Extrait du document:

☆ ☆ ☆

S’il faut en appeler à la critique plus sévère, la touffeur de la végétation du roman a envahi parfois de manière incontrôlable le texte qui s’étale en phrases interminables. Pierre Pelot a cédé à la fascination de sa propre imagination pour sa nouvelle Amazonie. J’avoue que le défaut rencontre ma plus grande indulgence, je suis de ceux qui les yeux grand ouverts d’étonnement s’émerveillent devant les paysages extraordinaires. Ceux-là sont époustouflants de couleurs et de bruits, d’odeurs et de mouvements. À se taper l’épaule pour chasser les moustiques ou s’essuyer le front dégouttant sous la moiteur tropicale.

[…] cette géante, molle, épaisse, gluante et sombre brousse dans toutes les gammes et nuances de verts, de bruns, d’ocres et de noirceurs, n’était pas seulement le refuge des moustiques, mais aussi de centaines, milliers, d’un nombre incalculable d’autres bêtes ô combien plus dangereuses, bêtes rampantes, volantes, bondissantes et sauteuses, jaillissantes, des bêtes et bestioles pleines de pattes, des sournoises et des bruyantes, avec des crocs et avec des dards, des monstres, un enfer.

Et puis l’emploi de mots hispanisants, les anecdotes truculentes des pirates, les réflexions futées du jeune garçon, et tant d’autres choses, le prénom de la tante, tiens : Sally-Sea, éliminent aisément ce soi-disant défaut. Et encore, plus sombre, une des plus belles descriptions que j’aie lue, naïve, cruelle et empreinte d’un réalisme digne, d’une agonie, je garde la scène en mémoire. Bref, comme dit Jim, c’est vous qui voyez.

Tepui Roraima.

Ma découverte de l’original, le roman de Stevenson, remonte à plusieurs lustres pour ne me vieillir que discrètement, l’histoire réinventée de Pierre Pelot a réussi non seulement à passionner mon imagination d’aujourd’hui, mais à raviver la mémoire de mon enfance. Comme ces cartes de pirates incomplètes que je fabriquais en double sur des feuilles de calque, lorsque mes meubles renversés devenaient un radeau hybride pour embarquer les poupées destinées aux requins et aux crocodiles, lire le récit d’hier et celui de ce futur prospectif surimpose les deux plans pour tracer la piste de croix qui mène au trésor.

☆ ☆ ☆

Données enregistrées:

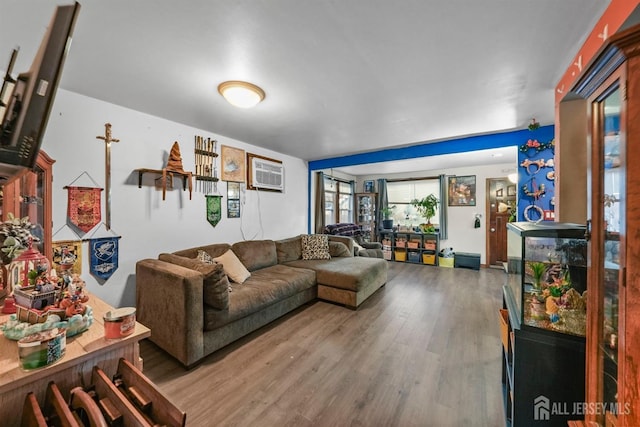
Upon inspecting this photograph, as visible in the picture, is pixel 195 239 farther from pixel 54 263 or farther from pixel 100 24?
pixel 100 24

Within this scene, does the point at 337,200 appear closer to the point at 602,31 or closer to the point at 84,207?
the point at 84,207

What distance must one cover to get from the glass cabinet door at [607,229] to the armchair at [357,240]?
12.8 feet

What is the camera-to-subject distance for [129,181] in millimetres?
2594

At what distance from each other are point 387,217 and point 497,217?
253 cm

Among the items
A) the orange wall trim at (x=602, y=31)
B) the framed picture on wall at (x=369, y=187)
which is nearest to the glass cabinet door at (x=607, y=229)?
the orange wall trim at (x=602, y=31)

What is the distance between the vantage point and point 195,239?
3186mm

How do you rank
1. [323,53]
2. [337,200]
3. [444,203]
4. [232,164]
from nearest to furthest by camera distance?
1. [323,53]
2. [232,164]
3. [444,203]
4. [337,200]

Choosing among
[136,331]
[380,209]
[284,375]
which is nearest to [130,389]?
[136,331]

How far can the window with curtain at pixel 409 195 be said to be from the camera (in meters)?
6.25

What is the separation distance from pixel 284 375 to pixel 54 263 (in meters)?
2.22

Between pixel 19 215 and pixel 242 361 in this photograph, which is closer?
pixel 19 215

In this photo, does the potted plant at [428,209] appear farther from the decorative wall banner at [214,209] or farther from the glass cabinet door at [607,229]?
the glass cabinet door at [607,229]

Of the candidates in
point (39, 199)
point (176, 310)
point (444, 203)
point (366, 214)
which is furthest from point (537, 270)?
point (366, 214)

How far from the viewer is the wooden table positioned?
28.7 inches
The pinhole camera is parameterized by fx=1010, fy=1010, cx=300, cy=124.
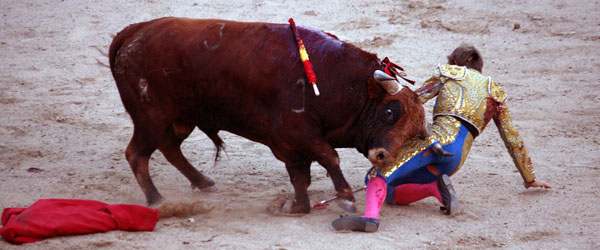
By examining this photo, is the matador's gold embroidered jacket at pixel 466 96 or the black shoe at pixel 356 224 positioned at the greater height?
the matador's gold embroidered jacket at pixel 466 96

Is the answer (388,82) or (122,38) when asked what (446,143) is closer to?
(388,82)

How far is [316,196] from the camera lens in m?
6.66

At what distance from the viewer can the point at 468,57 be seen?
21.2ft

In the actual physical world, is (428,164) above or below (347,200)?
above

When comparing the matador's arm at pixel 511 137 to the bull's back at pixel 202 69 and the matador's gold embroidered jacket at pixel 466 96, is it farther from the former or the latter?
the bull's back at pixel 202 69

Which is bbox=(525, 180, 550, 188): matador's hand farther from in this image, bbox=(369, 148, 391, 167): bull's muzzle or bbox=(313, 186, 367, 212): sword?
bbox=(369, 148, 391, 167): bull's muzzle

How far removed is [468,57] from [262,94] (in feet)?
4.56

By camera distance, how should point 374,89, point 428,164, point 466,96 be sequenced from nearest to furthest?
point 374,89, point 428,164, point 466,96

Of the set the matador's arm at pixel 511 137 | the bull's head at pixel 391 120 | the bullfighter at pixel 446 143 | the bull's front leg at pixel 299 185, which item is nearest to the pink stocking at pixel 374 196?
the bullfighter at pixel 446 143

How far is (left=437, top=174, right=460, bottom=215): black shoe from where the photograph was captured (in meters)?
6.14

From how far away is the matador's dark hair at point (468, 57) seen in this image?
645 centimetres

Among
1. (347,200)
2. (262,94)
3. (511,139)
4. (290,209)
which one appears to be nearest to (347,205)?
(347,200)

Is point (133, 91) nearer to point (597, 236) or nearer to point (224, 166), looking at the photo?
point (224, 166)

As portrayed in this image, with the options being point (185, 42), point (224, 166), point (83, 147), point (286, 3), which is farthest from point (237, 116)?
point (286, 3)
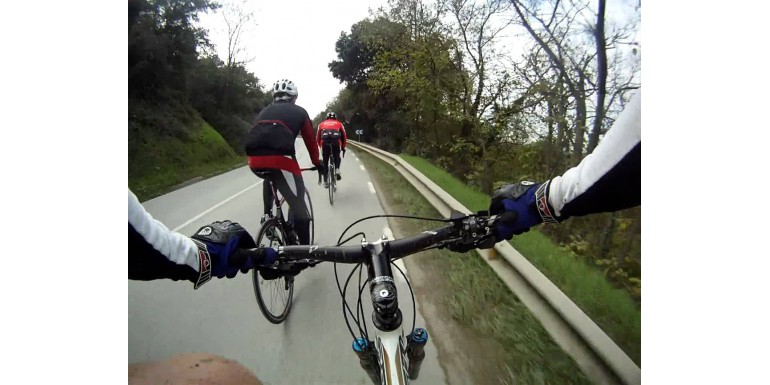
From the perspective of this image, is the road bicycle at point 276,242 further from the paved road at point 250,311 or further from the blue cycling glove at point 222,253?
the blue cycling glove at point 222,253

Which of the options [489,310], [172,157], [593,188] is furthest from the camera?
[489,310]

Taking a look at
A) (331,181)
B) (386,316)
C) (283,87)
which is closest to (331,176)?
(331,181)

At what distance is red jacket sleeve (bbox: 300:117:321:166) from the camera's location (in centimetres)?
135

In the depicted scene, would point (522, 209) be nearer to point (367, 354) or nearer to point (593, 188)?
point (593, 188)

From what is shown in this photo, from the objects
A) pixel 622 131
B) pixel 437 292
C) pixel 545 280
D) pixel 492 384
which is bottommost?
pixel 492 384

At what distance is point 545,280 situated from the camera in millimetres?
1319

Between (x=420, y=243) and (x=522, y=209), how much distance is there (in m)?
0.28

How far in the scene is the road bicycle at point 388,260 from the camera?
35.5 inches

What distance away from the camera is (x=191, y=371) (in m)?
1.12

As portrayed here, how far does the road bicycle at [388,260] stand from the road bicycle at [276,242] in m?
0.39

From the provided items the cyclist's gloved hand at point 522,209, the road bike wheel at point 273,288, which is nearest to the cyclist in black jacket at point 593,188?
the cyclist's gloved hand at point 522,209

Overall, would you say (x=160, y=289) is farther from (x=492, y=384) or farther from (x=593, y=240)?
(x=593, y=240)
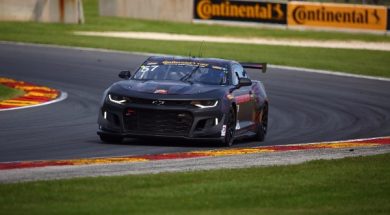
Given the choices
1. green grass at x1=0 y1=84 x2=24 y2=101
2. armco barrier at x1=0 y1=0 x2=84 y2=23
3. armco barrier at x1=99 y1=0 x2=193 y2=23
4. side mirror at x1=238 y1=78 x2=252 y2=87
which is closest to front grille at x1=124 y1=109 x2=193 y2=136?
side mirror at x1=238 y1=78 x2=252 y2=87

☆ ☆ ☆

Consigne: Recopiez le passage de la critique du roman de Pierre Pelot qui commence par « Ma découverte de » et se termine après « mène au trésor. », en renommant « crocodiles » en « caïmans ».

Résultat attendu:
Ma découverte de l’original, le roman de Stevenson, remonte à plusieurs lustres pour ne me vieillir que discrètement, l’histoire réinventée de Pierre Pelot a réussi non seulement à passionner mon imagination d’aujourd’hui, mais à raviver la mémoire de mon enfance. Comme ces cartes de pirates incomplètes que je fabriquais en double sur des feuilles de calque, lorsque mes meubles renversés devenaient un radeau hybride pour embarquer les poupées destinées aux requins et aux caïmans, lire le récit d’hier et celui de ce futur prospectif surimpose les deux plans pour tracer la piste de croix qui mène au trésor.